Peut-on continuellement penser que le concept d’État-nation est intouchable ?

Il y a forcément quelque chose que l’on devrait tirer de la situation casamançaise. En 2011, jeune chercheur, quand le Président Wade soutenait la rébellion contre le Guide libyen Kadhafi, nous n’avions pas hésité à l’interpeller sur la possibilité d’un État casamançais pour construire sur les décombres de la confédération sénégambienne.

Derrière cette proposition provocatrice pour questionner les agissements d’un « Président Ceddo en cravate » qui rusait avec l’État-nation sénégalais contre un autre État-nation (s) frère, la Libye ; se dévoilait une vérité qui trahit une certaine paresse intellectuelle qu’utilise « l’État-nation profond » pour tétaniser les esprits qui travaillent sur la compréhension d’un phénomène de conflit établi dans les territoires de la Sierragambie. Posons la problématique autrement : peut-on avoir une Alliance des États du Sahel (AES), sachant que c’est une des conséquences de la chute de la Libye de Kadhafi que nous défendions en 2011 qui amène à réimaginer le sahel ? 

Historiquement, les États du Sénégal et du Soudan (Mali actuel) sont nés sous la Fédération de la République du Mali. Par la force des choses, le Mali est aujourd’hui en alliance sécuritaire avec le Niger et le Burkina Faso. 

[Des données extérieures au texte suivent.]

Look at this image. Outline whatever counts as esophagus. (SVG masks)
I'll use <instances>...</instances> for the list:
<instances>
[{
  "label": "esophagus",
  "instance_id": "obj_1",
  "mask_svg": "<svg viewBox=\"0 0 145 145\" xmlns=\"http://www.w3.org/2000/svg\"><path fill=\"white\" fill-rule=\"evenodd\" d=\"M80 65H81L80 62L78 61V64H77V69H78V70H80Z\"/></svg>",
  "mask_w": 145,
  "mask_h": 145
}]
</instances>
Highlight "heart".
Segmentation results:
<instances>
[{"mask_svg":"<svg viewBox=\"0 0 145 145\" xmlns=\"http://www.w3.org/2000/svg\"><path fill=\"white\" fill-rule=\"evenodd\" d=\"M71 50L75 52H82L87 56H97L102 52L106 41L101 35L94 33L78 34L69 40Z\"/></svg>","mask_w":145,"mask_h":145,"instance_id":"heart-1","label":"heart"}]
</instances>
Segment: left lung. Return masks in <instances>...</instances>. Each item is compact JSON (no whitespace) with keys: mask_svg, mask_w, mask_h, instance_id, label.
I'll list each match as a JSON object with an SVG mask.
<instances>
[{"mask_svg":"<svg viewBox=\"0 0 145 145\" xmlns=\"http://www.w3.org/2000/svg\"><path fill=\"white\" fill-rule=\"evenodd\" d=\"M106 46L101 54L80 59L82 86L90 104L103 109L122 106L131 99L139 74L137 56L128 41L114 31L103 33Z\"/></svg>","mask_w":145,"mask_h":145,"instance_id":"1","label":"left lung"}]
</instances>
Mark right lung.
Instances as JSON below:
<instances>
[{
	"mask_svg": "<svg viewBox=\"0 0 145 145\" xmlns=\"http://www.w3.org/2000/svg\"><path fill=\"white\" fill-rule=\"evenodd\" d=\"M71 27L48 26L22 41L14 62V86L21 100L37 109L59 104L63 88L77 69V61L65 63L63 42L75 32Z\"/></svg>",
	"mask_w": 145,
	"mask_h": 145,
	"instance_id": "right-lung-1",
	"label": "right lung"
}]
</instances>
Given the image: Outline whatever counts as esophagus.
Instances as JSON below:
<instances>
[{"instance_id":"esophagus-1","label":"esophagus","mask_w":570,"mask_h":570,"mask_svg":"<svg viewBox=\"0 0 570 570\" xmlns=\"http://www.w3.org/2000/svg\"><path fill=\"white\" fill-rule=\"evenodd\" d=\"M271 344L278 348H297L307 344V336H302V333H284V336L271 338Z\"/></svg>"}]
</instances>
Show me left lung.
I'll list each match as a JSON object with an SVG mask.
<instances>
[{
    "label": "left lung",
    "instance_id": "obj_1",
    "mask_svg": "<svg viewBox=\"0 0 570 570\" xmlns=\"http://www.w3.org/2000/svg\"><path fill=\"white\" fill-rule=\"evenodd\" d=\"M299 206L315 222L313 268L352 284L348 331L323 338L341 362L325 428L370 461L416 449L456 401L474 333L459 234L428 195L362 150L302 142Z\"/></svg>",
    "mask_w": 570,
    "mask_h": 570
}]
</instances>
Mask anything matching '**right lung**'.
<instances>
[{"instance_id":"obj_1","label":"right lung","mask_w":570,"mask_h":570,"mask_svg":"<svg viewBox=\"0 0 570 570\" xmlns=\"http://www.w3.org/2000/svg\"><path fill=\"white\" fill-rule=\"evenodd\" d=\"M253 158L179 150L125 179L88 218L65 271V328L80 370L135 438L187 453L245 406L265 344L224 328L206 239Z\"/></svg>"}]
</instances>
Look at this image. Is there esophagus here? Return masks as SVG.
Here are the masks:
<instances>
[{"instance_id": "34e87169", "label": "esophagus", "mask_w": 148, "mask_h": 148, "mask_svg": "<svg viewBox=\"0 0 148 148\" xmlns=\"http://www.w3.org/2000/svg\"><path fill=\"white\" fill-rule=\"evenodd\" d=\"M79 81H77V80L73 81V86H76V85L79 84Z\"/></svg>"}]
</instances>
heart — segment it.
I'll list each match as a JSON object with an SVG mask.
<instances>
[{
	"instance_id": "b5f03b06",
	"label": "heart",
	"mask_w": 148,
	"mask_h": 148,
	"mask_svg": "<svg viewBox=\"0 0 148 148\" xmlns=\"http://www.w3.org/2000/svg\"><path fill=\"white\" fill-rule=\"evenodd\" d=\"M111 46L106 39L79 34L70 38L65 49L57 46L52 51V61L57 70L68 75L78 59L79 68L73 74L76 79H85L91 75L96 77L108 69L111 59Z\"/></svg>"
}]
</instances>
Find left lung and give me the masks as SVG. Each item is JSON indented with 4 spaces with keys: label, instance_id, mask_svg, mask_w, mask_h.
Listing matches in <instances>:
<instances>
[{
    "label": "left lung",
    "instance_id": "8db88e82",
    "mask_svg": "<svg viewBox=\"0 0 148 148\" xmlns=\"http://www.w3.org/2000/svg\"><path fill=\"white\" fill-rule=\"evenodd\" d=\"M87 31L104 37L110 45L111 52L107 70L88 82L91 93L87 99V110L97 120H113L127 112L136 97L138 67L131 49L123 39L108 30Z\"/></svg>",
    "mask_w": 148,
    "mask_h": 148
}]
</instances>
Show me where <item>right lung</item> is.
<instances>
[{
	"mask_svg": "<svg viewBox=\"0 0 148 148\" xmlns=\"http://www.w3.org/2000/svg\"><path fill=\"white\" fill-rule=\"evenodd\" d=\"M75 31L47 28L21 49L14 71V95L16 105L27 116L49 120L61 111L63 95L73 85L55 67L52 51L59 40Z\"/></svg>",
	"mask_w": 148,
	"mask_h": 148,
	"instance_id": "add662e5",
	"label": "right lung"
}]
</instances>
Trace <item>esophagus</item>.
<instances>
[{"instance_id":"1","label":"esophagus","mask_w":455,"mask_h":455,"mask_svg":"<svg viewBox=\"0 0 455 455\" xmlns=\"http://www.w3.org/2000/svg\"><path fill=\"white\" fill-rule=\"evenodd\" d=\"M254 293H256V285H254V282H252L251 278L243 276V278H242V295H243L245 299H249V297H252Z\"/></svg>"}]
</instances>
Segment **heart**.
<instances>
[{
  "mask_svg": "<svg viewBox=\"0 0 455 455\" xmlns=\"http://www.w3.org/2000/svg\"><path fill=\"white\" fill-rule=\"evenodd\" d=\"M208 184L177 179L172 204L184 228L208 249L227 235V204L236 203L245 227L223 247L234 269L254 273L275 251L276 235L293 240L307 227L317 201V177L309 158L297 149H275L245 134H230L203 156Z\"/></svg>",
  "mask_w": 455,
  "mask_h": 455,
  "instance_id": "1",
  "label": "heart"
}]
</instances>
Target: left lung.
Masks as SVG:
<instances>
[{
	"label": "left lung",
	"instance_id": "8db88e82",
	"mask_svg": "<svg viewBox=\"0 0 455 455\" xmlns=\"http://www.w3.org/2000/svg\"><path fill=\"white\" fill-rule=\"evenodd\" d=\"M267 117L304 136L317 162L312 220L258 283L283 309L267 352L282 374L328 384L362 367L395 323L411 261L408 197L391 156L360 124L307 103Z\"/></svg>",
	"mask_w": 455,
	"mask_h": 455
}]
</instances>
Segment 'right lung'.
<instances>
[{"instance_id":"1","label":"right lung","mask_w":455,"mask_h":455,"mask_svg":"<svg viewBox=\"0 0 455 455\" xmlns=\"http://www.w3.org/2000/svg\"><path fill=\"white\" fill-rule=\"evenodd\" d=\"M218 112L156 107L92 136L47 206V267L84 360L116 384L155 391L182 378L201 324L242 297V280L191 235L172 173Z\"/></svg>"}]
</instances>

L’échec de la Fédération du Mali ne prend souvent pas en compte le fait que ses ambitions politiques rusaient sur comment intégrer la Gambie (et peut-être plus tard la Guinée-Bissau) sans donner des appétits aux élites de la Casamance plus grande que la Gambie. 

Conséquence, même après la fin de la Fédération du Mali, la Confédération sénégambienne proposée n’a jamais su mettre fin aux ruses politiques. Quelle décentralisation poussée mettre en place de manière que la singularité de la Casamance par rapport aux différents États — Sénégal, Gambie (Guinée-Bissau) — puisse mettre fin à toutes les possibles conflictualités ?

À l’image de l’AES pourquoi ne pas revoir la notion de « nationalité » dans les États-nations actuels de la côte Ouest Atlantique de manière que la Casamance soit un espace national, une administration bâtie sur le modèle des subnationalismes environnants.